Repeat the entries in full. Each line must match exactly.
(Working data)
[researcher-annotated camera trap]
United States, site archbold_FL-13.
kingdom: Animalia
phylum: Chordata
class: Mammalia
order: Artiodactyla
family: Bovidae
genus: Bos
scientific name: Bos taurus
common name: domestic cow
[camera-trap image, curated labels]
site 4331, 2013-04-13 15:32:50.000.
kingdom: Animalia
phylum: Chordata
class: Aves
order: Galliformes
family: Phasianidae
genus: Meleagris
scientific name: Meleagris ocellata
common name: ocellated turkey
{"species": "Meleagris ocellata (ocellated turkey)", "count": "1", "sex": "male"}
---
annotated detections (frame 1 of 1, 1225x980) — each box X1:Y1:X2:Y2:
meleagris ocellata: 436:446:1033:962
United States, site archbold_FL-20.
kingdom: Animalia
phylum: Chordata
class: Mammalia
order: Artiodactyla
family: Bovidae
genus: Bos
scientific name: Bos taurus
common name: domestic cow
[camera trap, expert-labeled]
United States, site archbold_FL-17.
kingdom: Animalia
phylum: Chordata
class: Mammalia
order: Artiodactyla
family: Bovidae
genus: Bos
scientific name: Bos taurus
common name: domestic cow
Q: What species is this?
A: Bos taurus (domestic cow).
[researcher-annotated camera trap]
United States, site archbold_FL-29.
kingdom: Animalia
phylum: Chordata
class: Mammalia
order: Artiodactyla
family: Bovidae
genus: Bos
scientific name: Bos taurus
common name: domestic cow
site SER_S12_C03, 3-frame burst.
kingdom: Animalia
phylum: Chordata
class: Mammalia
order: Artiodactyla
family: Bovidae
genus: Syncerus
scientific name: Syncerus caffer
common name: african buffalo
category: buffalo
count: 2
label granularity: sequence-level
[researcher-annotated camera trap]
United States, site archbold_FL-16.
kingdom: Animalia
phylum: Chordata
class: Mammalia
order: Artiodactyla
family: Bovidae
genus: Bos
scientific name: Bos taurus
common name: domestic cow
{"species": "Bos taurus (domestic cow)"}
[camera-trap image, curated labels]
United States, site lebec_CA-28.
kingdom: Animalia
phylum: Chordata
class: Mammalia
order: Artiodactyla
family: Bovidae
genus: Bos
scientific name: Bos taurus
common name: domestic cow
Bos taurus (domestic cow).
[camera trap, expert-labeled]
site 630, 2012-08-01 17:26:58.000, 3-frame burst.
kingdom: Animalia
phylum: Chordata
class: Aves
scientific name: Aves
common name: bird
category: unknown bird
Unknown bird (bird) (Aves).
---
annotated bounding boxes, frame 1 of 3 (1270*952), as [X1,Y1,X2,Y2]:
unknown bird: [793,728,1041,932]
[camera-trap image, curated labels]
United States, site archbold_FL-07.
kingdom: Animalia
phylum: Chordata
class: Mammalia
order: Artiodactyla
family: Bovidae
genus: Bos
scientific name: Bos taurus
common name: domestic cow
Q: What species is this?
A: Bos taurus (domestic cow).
(End Working data)
Solution:
[researcher-annotated camera trap]
United States, site archbold_FL-13.
kingdom: Animalia
phylum: Chordata
class: Mammalia
order: Artiodactyla
family: Bovidae
genus: Bos
scientific name: Bos taurus
common name: domestic cow
[camera-trap image, curated labels]
site 4331, 2013-04-13 15:32:50.000.
kingdom: Animalia
phylum: Chordata
class: Aves
order: Galliformes
family: Phasianidae
genus: Meleagris
scientific name: Meleagris ocellata
common name: ocellated turkey
{"species": "Meleagris ocellata (ocellated turkey)", "count": "1", "sex": "male"}
---
annotated detections (frame 1 of 1, 1225x980) — each box X1:Y1:X2:Y2:
meleagris ocellata: 436:446:1033:962
United States, site archbold_FL-20.
kingdom: Animalia
phylum: Chordata
class: Mammalia
order: Artiodactyla
family: Bovidae
genus: Bos
scientific name: Bos taurus
common name: domestic cow
[camera trap, expert-labeled]
United States, site archbold_FL-17.
kingdom: Animalia
phylum: Chordata
class: Mammalia
order: Artiodactyla
family: Bovidae
genus: Bos
scientific name: Bos taurus
common name: domestic cow
Q: What species is this?
A: Bos taurus (domestic cow).
[researcher-annotated camera trap]
United States, site archbold_FL-29.
kingdom: Animalia
phylum: Chordata
class: Mammalia
order: Artiodactyla
family: Bovidae
genus: Bos
scientific name: Bos taurus
common name: domestic cow
site SER_S12_C03, 3-frame burst.
kingdom: Animalia
phylum: Chordata
class: Mammalia
order: Artiodactyla
family: Bovidae
genus: Syncerus
scientific name: Syncerus caffer
common name: african buffalo
category: buffalo
count: 2
label granularity: sequence-level
[researcher-annotated camera trap]
United States, site archbold_FL-16.
kingdom: Animalia
phylum: Chordata
class: Mammalia
order: Artiodactyla
family: Bovidae
genus: Bos
scientific name: Bos taurus
common name: domestic cow
{"species": "Bos taurus (domestic cow)"}
[camera-trap image, curated labels]
United States, site lebec_CA-28.
kingdom: Animalia
phylum: Chordata
class: Mammalia
order: Artiodactyla
family: Bovidae
genus: Bos
scientific name: Bos taurus
common name: domestic cow
Bos taurus (domestic cow).
[camera trap, expert-labeled]
site 630, 2012-08-01 17:26:58.000, 3-frame burst.
kingdom: Animalia
phylum: Chordata
class: Aves
scientific name: Aves
common name: bird
category: unknown bird
Unknown bird (bird) (Aves).
---
annotated bounding boxes, frame 1 of 3 (1270*952), as [X1,Y1,X2,Y2]:
unknown bird: [793,728,1041,932]
[camera-trap image, curated labels]
United States, site archbold_FL-07.
kingdom: Animalia
phylum: Chordata
class: Mammalia
order: Artiodactyla
family: Bovidae
genus: Bos
scientific name: Bos taurus
common name: domestic cow
Q: What species is this?
A: Bos taurus (domestic cow).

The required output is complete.